Und er hatte recht. Grauweiler stand auf einem Schild.
»Und wo sind die Erwachsenen?«, fragte Ella. »Bei denen wir wohnen sollen?«
Genau in diesem Moment näherte sich ein Mann vom anderen Ende des Bahnsteigs. Er war sehr groß und dünn und wankte über den Bahnsteig, als würde der Wind permanent an ihm zerren. Er trug Hosenträger und ein Hemd mit Flicken an den Ellbogen, und er hatte ein Lächeln, das ich auf Anhieb mochte.

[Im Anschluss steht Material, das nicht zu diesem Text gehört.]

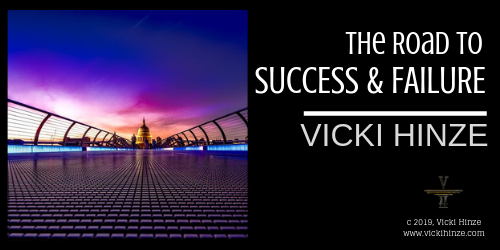 The Road to Success and Failure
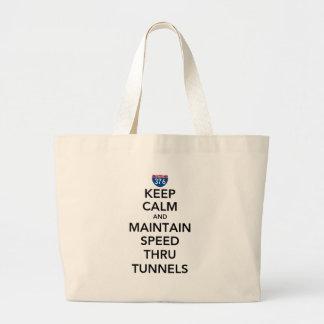 Keep Calm and Maintain Speed Thru Tunnels Jumbo Tote Bag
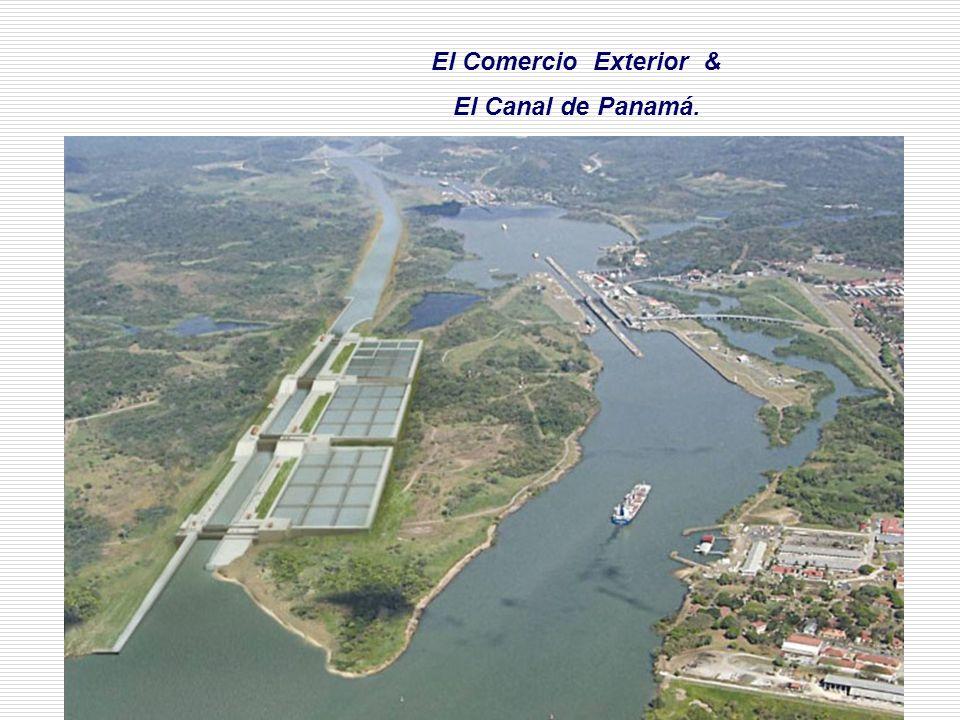 El Comercio Exterior & El Canal de Panamá.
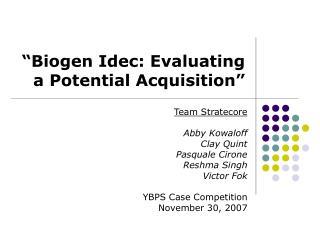 Biogen Idec: Evaluating a Potential Acquisition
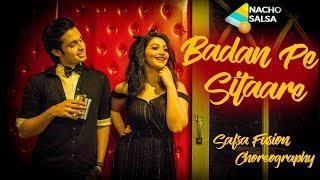 Badan Pe Sitaare Fanney Khan Salsa on Bollywood Song Nacho Salsa Choreography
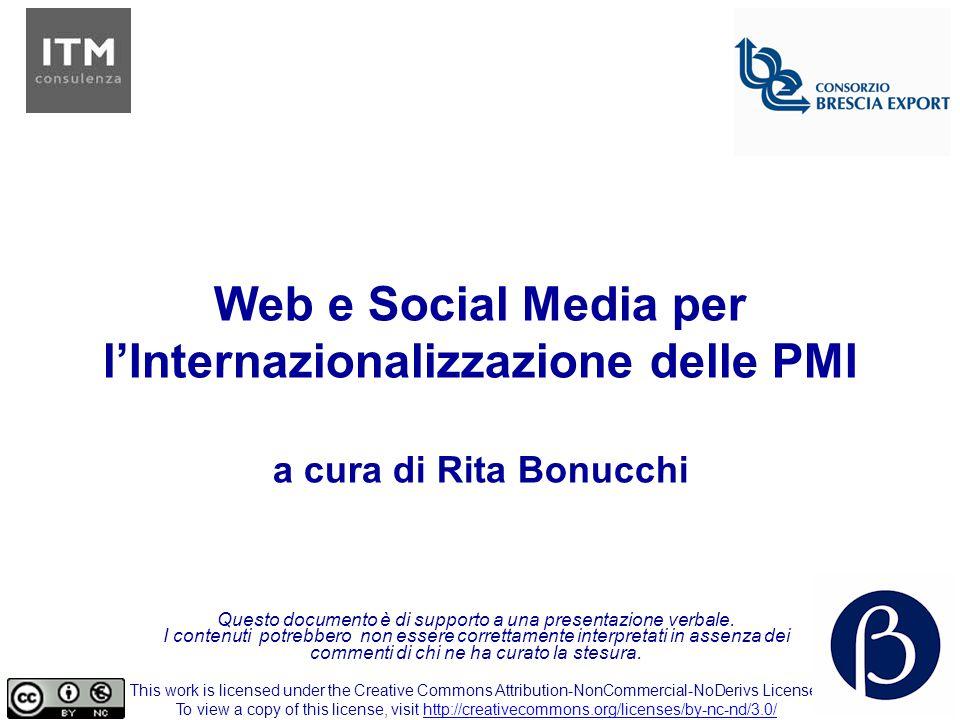 Web e Social Media per l'Internazionalizzazione delle PMI a cura di Rita Bonucchi Questo documento è di supporto a una presentazione verbale.
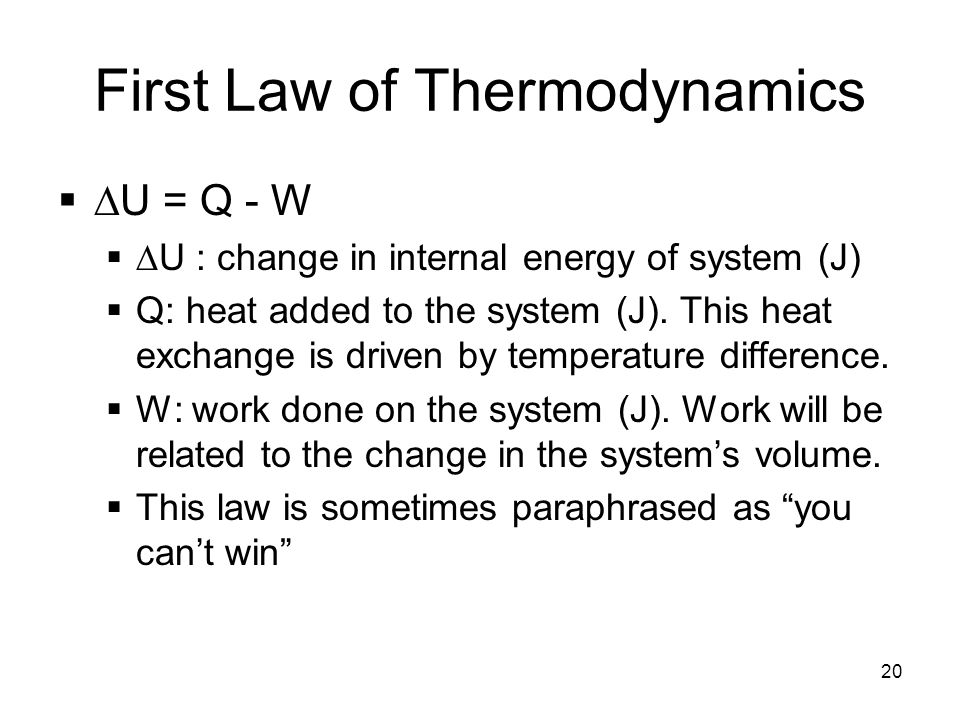 20 First Law of Thermodynamics   U = Q - W   U : change in internal energy of system (J)  Q: heat added to the system (J).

»Willkommen, ich heiße Peter«, sagte er und redete schnell weiter. »Ich bin Bürgermeister auf Wetterland und Postbote, und in diesem Sommer bin ich außerdem dafür verantwortlich, dass ihr eine Unterkunft habt und es euch gutgeht.«
Postbote und Bürgermeister in einem, dachte ich, was für eine merkwürdige Kombination. Und es klang nach viel Arbeit, kein Wunder, dass er so schnell redete.
»Könnten sich bitte alle hier bei mir versammeln«, sagte Peter, es war aber keine echte Frage.
»So. Sehr schön.« Er schaute in ein kleines Büchlein. »Neunundzwanzig stehen auf meiner Liste. Neunundzwanzig sollt ihr sein.«
Er sah uns an und zählte. »… siebenundzwanzig, achtundzwanzig, neunundzwanzig. Sehr gut! Jetzt müsst ihr bloß noch darauf achten, dass ihr alle eure Sachen mitnehmt«, er wedelte mit der Hand in Richtung der Koffer und Taschen, die wir dabeihatten. »Und dann geht’s runter zum Meer.«
»Zum Meer?«, fragte ich.
»Jawohl«, sagte Peter und zeigte auf das Schild am Bahnhof. »Ihr braucht den Sommer nicht in Grauweiler zu verbringen.«
Wenig später standen wir mitsamt unserem Gepäck an Deck eines alten rostigen Bootes. Peter steckte den Schlüssel ins Zündschloss und gab Gas, aber der Motor hustete nur kurz, bevor er mit einem Gurgeln erstarb.
»Ich muss ihr erst gut zureden!«, rief er uns zu.
Er beugte sich über den Motor, und wir hörten ihn leise flüstern.
»Komm schon, Turid. Sei nicht so bockig, nicht heute, wo ich die Verantwortung für all diese Kinder habe. Bitte, Turid.«
»Turid?«, flüsterte Ella.
»So heißt das Boot«, antwortete Oscar. »Boote haben oft Frauennamen. Frag mich nicht, warum.«
Erneut nahm Peter das kleine Büchlein in die Hand.
»Hm, schauen wir mal, dort habe ich es mir aufgeschrieben«, sagte er. »Eine Liste von Dingen, die Turid glücklich machen.«
Er liebte ganz offensichtlich jegliche Form von Listen.
»Ich versuch’s jetzt noch mal«, sagte Peter und drehte den Zündschlüssel um.
»Das hören wir«, bemerkte Oscar, als der Motor noch lauter hustete.